Starting with the line that contains "FILE - Children" and stopping after the line that contains "Woman on red couch talks to another woman", copy the entries below exactly. Include nothing else.

**Extracted data**.
--------------------
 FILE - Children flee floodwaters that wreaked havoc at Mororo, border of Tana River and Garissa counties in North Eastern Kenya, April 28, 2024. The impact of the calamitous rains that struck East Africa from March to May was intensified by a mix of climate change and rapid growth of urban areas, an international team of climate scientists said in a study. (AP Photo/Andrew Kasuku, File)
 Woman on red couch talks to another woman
--------------------
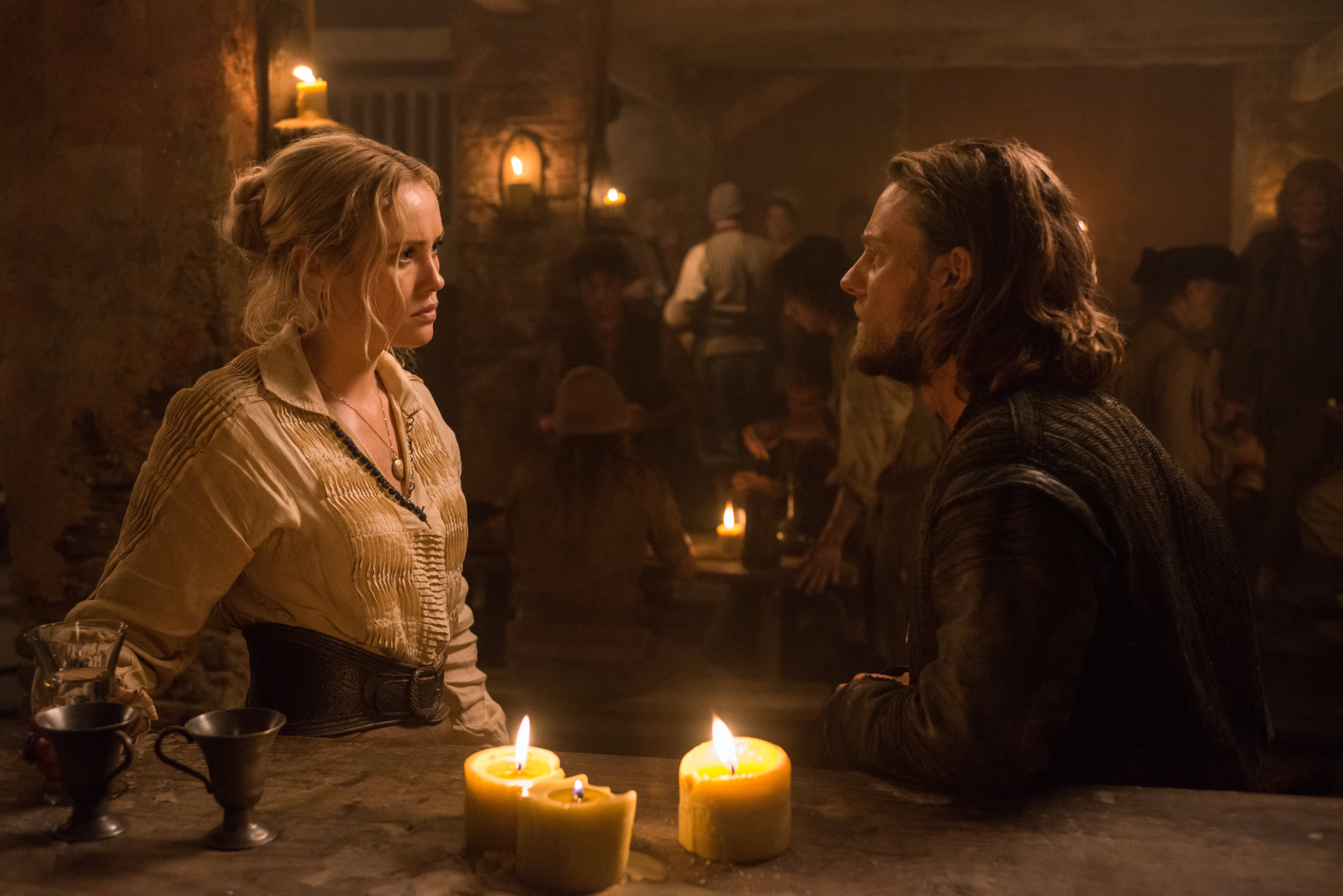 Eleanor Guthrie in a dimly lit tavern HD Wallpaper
--------------------
**Task solution**.
 FILE - Children flee floodwaters that wreaked havoc at Mororo, border of Tana River and Garissa counties in North Eastern Kenya, April 28, 2024. The impact of the calamitous rains that struck East Africa from March to May was intensified by a mix of climate change and rapid growth of urban areas, an international team of climate scientists said in a study. (AP Photo/Andrew Kasuku, File)
 Woman on red couch talks to another woman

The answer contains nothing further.